Drilling down, Gladwell visited a highly educated community obsessed with high achievement, known in the social science literature as Poplar Grove. In a classic Gladwell tic, he interweaves seemingly unrelated stories, about the genetic uniformity and vulnerability of cheetahs. He says that these two populations – the city and the cheetah – are both monocultures, so they have no resilience. That shortage, along with a high-pressure environment, helped fuel Poplar Grove’s suicide epidemic, he suggested.
The next part of the book deals with social engineering and the rule of “third magic,” which is illustrated by white flight from urban neighborhoods. The tipping point, Gladwell writes, is “it works intentionally engineered.“One example, in Palo Alto: Lawrence Tract, a planned community where whites, blacks and Asians are committed to living together in equal numbers in an effort to prevent a racial tipping point, whatever the individual costs.
Another case study, particularly relevant following last year’s US Supreme Court ruling that struck down race-based affirmative action in college admissions, involves the presence of the women’s rugby team at Harvard.
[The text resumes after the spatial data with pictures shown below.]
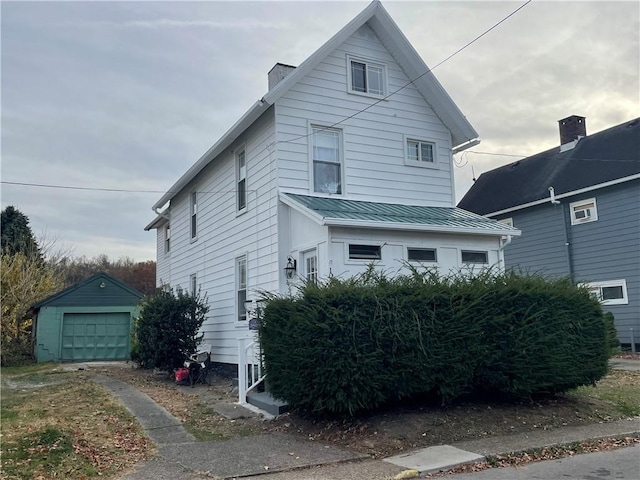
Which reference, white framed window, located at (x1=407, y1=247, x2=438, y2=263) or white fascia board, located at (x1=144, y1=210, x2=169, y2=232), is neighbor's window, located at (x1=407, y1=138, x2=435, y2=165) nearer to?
white framed window, located at (x1=407, y1=247, x2=438, y2=263)

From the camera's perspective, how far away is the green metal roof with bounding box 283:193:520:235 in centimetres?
1055

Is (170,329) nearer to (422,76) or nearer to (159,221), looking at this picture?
(422,76)

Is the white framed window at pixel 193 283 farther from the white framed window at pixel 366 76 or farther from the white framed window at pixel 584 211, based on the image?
the white framed window at pixel 584 211

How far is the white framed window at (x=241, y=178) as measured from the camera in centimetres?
1365

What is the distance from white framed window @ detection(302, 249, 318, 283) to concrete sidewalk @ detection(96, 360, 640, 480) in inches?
147

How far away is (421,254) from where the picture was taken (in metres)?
11.5

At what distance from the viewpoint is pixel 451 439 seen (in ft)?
24.6

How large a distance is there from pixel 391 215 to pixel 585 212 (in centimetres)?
1143

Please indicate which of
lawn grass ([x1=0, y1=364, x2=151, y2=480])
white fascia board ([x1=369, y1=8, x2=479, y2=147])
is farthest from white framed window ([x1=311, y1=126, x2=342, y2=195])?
lawn grass ([x1=0, y1=364, x2=151, y2=480])

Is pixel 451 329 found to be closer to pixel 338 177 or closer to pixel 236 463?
pixel 236 463

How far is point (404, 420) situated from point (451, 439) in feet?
2.39

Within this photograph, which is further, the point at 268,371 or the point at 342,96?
the point at 342,96

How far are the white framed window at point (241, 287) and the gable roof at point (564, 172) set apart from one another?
12501 millimetres

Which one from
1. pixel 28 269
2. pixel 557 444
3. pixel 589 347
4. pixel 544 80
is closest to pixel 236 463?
pixel 557 444
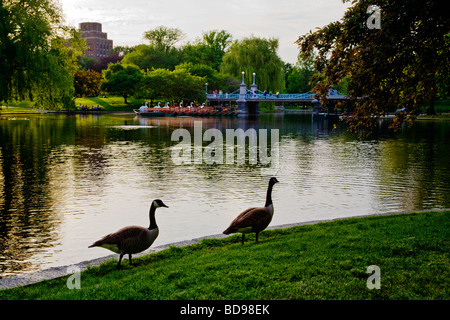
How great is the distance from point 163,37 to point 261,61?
40290 mm

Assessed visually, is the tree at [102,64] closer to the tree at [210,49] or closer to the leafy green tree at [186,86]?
the tree at [210,49]

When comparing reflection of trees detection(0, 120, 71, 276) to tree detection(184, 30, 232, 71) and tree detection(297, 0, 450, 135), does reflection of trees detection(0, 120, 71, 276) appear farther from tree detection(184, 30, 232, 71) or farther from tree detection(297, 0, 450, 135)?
tree detection(184, 30, 232, 71)

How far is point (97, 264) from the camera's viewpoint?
7980 mm

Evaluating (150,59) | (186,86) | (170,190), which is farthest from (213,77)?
(170,190)

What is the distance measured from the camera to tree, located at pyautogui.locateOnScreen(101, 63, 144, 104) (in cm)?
9275

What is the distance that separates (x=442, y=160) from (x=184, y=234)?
18932 millimetres

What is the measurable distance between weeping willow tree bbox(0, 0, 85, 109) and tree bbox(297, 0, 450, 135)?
2688 centimetres

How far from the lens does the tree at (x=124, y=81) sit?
92750 millimetres

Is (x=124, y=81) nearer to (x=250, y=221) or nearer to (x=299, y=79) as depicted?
(x=299, y=79)

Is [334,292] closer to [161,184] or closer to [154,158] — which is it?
[161,184]

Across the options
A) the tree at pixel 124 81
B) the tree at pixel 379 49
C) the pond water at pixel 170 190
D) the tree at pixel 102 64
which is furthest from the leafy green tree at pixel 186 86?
the tree at pixel 379 49

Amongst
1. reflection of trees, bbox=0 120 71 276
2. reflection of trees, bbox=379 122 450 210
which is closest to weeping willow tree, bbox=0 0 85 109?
reflection of trees, bbox=0 120 71 276

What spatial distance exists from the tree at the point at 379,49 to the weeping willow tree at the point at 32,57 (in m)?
26.9

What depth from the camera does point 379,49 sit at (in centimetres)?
852
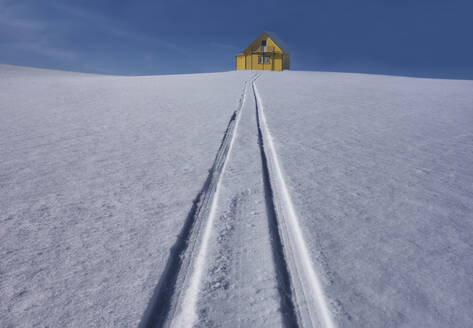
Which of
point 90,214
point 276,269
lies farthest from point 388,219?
point 90,214

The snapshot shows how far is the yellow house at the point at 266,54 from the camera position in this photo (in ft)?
84.6

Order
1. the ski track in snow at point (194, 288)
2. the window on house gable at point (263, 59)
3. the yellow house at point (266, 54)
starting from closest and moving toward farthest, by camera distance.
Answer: the ski track in snow at point (194, 288) → the yellow house at point (266, 54) → the window on house gable at point (263, 59)

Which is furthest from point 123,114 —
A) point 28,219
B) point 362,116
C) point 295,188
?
point 362,116

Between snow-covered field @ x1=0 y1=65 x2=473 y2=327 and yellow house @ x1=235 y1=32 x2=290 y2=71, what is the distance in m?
24.8

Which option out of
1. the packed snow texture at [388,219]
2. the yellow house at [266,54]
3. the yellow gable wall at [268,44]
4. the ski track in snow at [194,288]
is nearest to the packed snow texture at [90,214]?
the ski track in snow at [194,288]

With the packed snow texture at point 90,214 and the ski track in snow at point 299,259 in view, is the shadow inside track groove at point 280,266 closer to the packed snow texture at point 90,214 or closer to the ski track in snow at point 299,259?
the ski track in snow at point 299,259

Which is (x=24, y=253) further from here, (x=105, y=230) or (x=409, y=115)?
(x=409, y=115)

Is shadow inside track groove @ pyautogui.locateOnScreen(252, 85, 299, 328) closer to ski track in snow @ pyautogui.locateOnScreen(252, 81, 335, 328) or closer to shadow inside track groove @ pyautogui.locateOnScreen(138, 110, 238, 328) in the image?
ski track in snow @ pyautogui.locateOnScreen(252, 81, 335, 328)

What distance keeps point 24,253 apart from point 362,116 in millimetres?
4645

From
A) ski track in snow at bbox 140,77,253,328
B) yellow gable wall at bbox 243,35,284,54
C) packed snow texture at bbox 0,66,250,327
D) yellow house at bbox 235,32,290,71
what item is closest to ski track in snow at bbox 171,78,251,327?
ski track in snow at bbox 140,77,253,328

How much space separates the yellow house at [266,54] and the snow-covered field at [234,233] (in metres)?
24.8

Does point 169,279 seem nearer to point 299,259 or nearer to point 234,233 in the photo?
point 234,233

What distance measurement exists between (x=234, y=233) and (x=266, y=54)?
26.8 meters

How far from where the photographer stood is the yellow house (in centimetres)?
2580
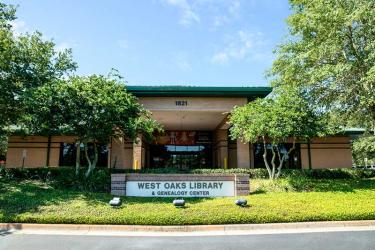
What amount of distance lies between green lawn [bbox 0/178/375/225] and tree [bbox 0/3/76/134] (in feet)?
15.1

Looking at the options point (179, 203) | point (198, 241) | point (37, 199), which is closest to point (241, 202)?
point (179, 203)

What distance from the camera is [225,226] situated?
34.2ft

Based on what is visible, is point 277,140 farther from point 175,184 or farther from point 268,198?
point 175,184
Why does Harvard (accused in an affirmative action suit) need such a team, Gladwell asks, and, more to the point, why are so many mediocre athletes admitted to the university?
In skewering Harvard’s long-acclaimed dean, William Fitzsimmons, Gladwell is at his snarky best. One claim Fitzsimmons made was that “having a vibrant athletic tradition … makes a big difference in our ability to attract all kinds of students.” But Harvard currently admits only 3.4% of applicants, Gladwell notes, and “who is this delusional person … who would turn down an offer from Harvard because the sports scene isn’t ‘vibrant’ enough?”
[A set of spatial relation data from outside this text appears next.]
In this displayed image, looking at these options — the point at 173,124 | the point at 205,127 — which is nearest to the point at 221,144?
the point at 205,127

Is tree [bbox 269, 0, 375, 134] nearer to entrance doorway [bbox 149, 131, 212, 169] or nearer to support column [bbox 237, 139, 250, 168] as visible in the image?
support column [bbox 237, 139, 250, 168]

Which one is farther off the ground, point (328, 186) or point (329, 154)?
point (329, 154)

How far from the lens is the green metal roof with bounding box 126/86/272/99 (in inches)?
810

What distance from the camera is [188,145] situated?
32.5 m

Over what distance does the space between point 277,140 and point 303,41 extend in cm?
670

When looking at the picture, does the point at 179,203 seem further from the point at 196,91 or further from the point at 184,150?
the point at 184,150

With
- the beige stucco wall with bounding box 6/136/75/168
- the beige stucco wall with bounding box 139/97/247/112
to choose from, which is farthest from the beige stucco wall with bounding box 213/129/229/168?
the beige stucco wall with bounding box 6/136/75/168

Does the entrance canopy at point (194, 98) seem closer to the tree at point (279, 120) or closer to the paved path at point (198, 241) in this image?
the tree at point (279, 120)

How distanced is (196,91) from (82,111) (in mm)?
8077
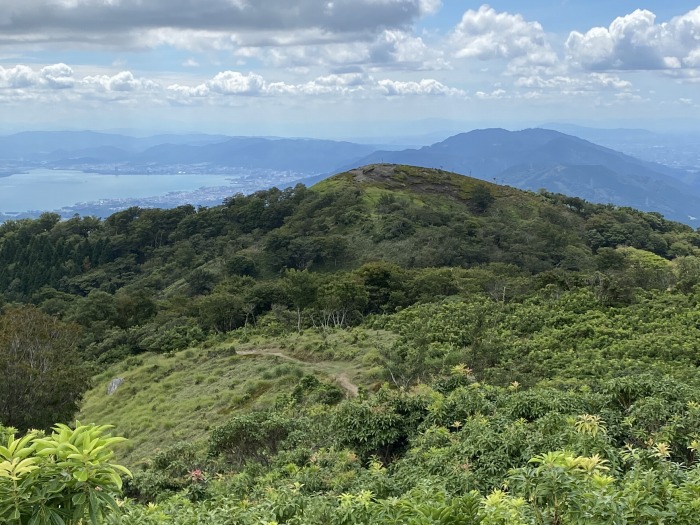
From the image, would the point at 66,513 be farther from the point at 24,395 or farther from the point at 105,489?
the point at 24,395

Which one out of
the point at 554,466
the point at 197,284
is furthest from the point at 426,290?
the point at 554,466

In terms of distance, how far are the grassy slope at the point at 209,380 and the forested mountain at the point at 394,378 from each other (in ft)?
0.48

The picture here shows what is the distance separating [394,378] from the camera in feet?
60.1

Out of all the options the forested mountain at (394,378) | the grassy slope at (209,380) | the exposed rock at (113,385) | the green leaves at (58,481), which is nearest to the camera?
the green leaves at (58,481)

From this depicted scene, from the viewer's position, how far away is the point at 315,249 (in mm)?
58625

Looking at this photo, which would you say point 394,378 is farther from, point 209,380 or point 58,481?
point 58,481

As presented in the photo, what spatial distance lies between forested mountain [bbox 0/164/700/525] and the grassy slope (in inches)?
5.7

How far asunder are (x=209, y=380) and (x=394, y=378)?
12092 millimetres

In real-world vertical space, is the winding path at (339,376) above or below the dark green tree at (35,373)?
below

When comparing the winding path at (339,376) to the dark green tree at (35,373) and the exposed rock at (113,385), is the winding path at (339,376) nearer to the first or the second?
the exposed rock at (113,385)

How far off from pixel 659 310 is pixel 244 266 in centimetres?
4228

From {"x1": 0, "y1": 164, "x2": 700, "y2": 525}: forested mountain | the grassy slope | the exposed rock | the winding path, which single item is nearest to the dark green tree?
{"x1": 0, "y1": 164, "x2": 700, "y2": 525}: forested mountain

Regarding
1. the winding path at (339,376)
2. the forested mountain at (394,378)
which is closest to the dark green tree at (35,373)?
the forested mountain at (394,378)

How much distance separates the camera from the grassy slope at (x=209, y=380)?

In fact, Gladwell argued convincingly, Harvard used sports to keep an “overwhelmingly white” proportion of students “ready … on the playing field of the country clubs of the United States.” It’s not entirely clear from her analysis whether the student’s whiteness or wealth is a determining factor in Harvard’s calculations, or exactly how this predilection interacts with Harvard’s efforts to diversify its student population. But, according to Gladwell, “Affirmative action is wrongly brought to justice.”
Gladwell also discussed the notion of a super-spreader event, which is familiar with the COVID-19 pandemic and was illustrated at the February 2020 meeting of the biotech company Biogen in Boston. Here we get a long disquisition on aerosol transmission, saliva and dehydration – and, in the end, what seems like a variation on the old idea of a lopsidedly powerful messenger.
Then we turn to what Gladwell calls zeitgeist overstories, a way of conceptualizing cultural change. He cites the role of the 1978 television miniseries “Holocaust” in changing the politics of memory, and the comedy “Will & Grace,” which first aired in 1998, for revolutionizing ideas about gay people and relationships. “Overstories,” Gladwell writes, “are more volatile than they appear.”
In the final installment, Gladwell cleverly applies these concepts to a hidden case study, which seems to straddle the divide between social and biological epidemics.
It is not necessary to buy everything Gladwell is selling to appreciate “Revenge of the Tipping Point.” It turns out that trying to put his objections at least half happy.
Julia M. Klein is a cultural journalist and critic in Philadelphia.